### DIRECTIVE:
Copy the lines below word for word, beginning with the line containing "What is the order of" and continuing through the line containing "when arranged from", both included.

START THE RECORDS

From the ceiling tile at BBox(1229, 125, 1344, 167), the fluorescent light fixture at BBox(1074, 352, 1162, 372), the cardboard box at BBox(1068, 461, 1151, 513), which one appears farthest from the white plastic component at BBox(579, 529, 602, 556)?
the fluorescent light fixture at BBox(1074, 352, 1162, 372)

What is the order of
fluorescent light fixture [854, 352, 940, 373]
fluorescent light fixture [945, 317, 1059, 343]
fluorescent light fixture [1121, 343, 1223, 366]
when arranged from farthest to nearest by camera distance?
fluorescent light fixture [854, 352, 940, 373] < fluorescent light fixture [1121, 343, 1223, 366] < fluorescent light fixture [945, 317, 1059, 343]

END THE RECORDS

### COMPLETED EXERCISE:
What is the order of
fluorescent light fixture [854, 352, 940, 373]
fluorescent light fixture [945, 317, 1059, 343]
fluorescent light fixture [1121, 343, 1223, 366]
when arranged from farthest to nearest by camera distance?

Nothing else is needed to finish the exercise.